▶ **DESCRIPTION OF THE TASK**: Copy the data that follows, character for character, minus the pictures.
+++
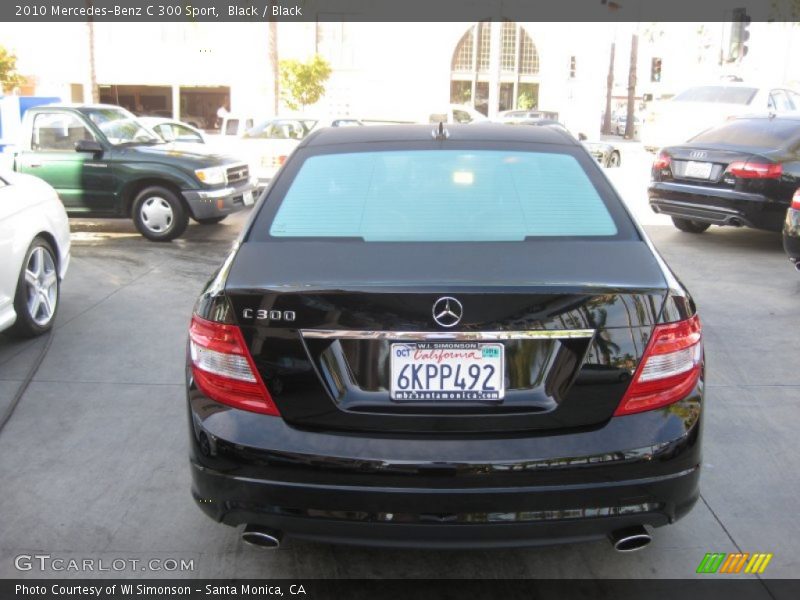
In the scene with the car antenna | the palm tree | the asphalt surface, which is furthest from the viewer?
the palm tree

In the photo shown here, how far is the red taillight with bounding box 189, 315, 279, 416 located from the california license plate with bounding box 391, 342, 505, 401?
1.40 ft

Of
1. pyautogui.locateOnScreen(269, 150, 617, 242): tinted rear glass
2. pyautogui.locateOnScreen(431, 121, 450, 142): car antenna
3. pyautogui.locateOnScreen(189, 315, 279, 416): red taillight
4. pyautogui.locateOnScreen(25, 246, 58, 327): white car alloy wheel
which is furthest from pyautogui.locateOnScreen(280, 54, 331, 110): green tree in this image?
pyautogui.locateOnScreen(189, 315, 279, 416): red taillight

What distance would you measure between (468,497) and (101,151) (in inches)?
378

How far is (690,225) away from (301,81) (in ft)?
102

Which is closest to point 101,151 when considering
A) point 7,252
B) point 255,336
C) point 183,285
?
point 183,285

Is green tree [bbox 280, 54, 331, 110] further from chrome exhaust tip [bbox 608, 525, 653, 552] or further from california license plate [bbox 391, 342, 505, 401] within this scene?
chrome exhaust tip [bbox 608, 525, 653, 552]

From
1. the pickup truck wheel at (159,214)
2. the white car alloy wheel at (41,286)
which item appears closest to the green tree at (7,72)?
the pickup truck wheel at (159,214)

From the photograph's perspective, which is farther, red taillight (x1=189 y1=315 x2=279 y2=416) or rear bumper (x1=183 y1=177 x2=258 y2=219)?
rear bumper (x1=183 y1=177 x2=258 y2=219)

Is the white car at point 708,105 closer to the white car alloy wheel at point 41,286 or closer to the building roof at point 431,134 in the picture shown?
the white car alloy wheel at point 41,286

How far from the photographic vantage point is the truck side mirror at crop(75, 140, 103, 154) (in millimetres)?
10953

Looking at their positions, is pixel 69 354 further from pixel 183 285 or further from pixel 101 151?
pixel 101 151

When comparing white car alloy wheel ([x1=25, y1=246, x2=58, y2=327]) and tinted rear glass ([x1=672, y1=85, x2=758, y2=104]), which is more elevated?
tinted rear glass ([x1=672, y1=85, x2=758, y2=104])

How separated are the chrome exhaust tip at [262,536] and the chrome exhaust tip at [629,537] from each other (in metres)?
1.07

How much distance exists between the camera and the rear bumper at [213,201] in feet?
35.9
+++
▶ **EXERCISE RESPONSE**:
In the scene with the car antenna | the palm tree | the asphalt surface, which is furthest from the viewer?
the palm tree

In the photo shown here, how far is the red taillight with bounding box 189, 315, 279, 416 located from the california license plate with bounding box 391, 342, 505, 401?
1.40 ft

Of
1. pyautogui.locateOnScreen(269, 150, 617, 242): tinted rear glass
2. pyautogui.locateOnScreen(431, 121, 450, 142): car antenna
3. pyautogui.locateOnScreen(189, 315, 279, 416): red taillight
4. pyautogui.locateOnScreen(25, 246, 58, 327): white car alloy wheel
which is furthest from pyautogui.locateOnScreen(280, 54, 331, 110): green tree in this image?
pyautogui.locateOnScreen(189, 315, 279, 416): red taillight

What distance would you measure between (468,497) and (101,151) (in inches)?
378

How far is (690,225) away from (301,81) (in ft)?
102

Which is closest to point 101,151 when considering
A) point 7,252
B) point 255,336
C) point 183,285
?
point 183,285

Is green tree [bbox 280, 54, 331, 110] further from chrome exhaust tip [bbox 608, 525, 653, 552] or further from california license plate [bbox 391, 342, 505, 401] within this scene?
chrome exhaust tip [bbox 608, 525, 653, 552]

From
1. the pickup truck wheel at (159,214)
2. the white car alloy wheel at (41,286)
which item appears closest to the green tree at (7,72)?
the pickup truck wheel at (159,214)

From the photograph's perspective, which is farther, red taillight (x1=189 y1=315 x2=279 y2=416) or rear bumper (x1=183 y1=177 x2=258 y2=219)?
rear bumper (x1=183 y1=177 x2=258 y2=219)

Is the white car at point 708,105 closer to the white car alloy wheel at point 41,286 or closer to the building roof at point 431,134 in the picture shown?
the white car alloy wheel at point 41,286

How far from the photographic vantage point is the truck side mirror at crop(75, 140, 103, 154) (in millimetres)?
10953

Looking at their positions, is pixel 69 354 further from pixel 183 285 or further from pixel 101 151?
pixel 101 151

When comparing white car alloy wheel ([x1=25, y1=246, x2=58, y2=327]) and tinted rear glass ([x1=672, y1=85, x2=758, y2=104]), which is more elevated?
tinted rear glass ([x1=672, y1=85, x2=758, y2=104])

How separated are the chrome exhaust tip at [262,536] and the chrome exhaust tip at [629,537] from each other (in metres)?
1.07

How much distance exists between the camera and the rear bumper at [213,201] in feet?
35.9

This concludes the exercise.